Read text file line by line

I used those functions in C and C++ for read text file line by line.
What can I use in Swift?

C: fopen, fgets, ..
C++: fstream, getline, ..
Swift: ??

I read the following on stackoverflow. It reads the whole file into memory. It's not what I want. What I need is to read text file line by line.

import Foundation

//place the file Textfile.txt in the executable directory
let file = "TextFile"
if let path = Bundle.main.path(forResource: file, ofType: "txt"){
    do {
        let data = try String(contentsOfFile: path, encoding: .utf8)
        let myStrings = data.components(separatedBy: .newlines)
        let text = myStrings.joined(separator: "\n")
        print("\(text)")
    } catch {
        print(error)
    }
}

//hello world
//hello earth

$ pwd
/Users/jianhuali/Library/Developer/Xcode/DerivedData/hello_swift-eiidwnzfqfhbzycdgbbyhhodxfjy/Build/Products/Debug
$ ls
TextFile.txt        hello_swift        hello_swift.swiftmodule
$ cat TextFile.txt
hello world
hello earth
$

You need to read it in line by line, or process it line by line? Because you can read the whole file in String(contentsOfFile: fileName) and then split it on newlines ( .split { $0.isNewline }) if the latter.

Thanks.

I need to read one line at a time.

Reading whole file into memory will cause bigger resource problem in some case.

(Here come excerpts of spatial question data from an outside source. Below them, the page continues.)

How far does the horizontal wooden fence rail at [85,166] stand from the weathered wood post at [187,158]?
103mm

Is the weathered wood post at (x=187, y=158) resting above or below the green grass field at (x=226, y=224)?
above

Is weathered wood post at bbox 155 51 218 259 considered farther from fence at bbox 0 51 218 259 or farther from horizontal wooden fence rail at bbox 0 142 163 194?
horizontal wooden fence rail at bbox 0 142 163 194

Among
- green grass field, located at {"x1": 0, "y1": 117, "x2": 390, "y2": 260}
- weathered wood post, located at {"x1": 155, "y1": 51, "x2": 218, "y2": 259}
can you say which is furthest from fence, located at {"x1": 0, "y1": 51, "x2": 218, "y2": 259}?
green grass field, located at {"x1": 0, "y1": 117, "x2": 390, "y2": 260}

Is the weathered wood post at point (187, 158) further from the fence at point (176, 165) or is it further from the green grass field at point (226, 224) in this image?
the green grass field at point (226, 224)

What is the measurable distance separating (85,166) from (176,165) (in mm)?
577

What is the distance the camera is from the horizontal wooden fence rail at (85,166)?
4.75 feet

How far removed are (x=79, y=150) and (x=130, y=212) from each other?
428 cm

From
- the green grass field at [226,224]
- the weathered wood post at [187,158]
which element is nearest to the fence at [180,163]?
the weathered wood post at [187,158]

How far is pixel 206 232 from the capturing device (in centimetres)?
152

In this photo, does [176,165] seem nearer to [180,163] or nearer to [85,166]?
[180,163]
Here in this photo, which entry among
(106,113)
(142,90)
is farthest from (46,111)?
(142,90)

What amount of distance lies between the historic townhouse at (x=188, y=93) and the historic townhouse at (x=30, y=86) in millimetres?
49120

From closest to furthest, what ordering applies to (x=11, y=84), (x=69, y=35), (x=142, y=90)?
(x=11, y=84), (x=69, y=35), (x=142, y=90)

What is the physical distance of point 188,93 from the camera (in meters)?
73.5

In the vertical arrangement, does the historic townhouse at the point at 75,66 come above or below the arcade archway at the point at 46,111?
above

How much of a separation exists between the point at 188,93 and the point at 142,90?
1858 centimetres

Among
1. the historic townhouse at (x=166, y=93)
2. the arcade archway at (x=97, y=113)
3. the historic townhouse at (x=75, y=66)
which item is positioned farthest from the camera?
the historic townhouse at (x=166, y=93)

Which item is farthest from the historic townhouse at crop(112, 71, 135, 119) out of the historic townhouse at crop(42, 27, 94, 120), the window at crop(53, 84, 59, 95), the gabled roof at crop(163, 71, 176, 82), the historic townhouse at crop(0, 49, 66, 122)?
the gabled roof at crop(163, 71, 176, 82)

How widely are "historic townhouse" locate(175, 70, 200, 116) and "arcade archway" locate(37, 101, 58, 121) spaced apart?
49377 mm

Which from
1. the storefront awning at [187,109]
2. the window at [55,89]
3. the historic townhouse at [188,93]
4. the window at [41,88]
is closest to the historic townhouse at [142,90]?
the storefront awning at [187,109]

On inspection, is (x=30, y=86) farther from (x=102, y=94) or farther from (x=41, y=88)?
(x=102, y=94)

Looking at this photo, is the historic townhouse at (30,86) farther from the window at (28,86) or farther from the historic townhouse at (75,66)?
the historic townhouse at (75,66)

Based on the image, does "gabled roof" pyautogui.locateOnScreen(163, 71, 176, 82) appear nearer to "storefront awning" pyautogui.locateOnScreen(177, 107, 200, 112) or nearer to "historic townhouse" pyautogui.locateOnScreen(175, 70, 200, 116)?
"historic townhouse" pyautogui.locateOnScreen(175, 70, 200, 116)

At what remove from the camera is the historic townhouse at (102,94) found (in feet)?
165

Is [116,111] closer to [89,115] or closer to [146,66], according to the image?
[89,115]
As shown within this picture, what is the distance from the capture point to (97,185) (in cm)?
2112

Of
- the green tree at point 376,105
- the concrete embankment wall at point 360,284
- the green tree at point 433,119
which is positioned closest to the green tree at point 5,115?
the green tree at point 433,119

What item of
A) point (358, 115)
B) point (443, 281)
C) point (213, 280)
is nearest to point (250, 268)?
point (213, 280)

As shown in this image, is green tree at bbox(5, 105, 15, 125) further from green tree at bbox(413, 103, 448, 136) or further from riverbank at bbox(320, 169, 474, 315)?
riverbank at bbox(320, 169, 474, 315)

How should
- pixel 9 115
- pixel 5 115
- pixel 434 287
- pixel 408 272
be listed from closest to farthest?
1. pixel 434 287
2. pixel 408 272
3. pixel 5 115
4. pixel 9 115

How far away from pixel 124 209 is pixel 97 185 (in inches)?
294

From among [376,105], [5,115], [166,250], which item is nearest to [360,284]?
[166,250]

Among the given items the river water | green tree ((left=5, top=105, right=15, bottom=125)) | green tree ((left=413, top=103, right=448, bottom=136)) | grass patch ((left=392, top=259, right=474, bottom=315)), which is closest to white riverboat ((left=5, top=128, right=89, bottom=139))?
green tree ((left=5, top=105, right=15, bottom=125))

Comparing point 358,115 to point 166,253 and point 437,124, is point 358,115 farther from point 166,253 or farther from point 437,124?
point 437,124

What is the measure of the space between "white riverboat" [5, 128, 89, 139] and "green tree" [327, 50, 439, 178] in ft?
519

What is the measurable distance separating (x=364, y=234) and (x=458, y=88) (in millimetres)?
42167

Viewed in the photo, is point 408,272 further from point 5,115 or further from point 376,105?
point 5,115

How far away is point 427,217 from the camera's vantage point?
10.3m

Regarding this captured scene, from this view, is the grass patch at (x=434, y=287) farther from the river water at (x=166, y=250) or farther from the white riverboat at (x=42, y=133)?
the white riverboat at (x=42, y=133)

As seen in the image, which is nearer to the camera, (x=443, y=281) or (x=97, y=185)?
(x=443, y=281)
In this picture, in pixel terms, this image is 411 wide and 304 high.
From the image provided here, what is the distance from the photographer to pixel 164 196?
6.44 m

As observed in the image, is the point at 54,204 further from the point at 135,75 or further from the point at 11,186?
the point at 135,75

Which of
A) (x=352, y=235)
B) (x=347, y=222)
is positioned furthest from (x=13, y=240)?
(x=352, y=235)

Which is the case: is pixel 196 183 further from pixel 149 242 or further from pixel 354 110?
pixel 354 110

Perhaps you need an InputStream in that case. https://developer.apple.com/documentation/foundation/inputstream

import Foundation

//read text file line by line
func readFile(_ path: String) -> Int {
    errno = 0
    if freopen(path, "r", stdin) == nil {
        perror(path)
        return 1
    }
    while let line = readLine() {
        printLog(line)
        //do something with lines..
    }
    return 0
}

//var path = "/Users/jianhuali/temp/Newfile.txt"
//readFile(path)

/*
 [2019-09-23 17:23:45.088 +0800] main.swift:15 (readLine2) - hello world 1
 [2019-09-23 17:23:45.090 +0800] main.swift:15 (readLine2) - hello world 2
 [2019-09-23 17:23:45.091 +0800] main.swift:15 (readLine2) - hello world 3
 */

If you read a file line-by-line, it’s critical to do user-space buffering to avoid hitting the kernel for each line. Swift doesn’t have that facility, and neither does Foundation.

Implementing line buffering yourself (on top of, say, InputStream or FileHandle) is quite tricky. Rather than rolling my own, I typically use the C standard library for this. That is, I use FILE * with a Swift wrapper. Here’s an example of how you might do that.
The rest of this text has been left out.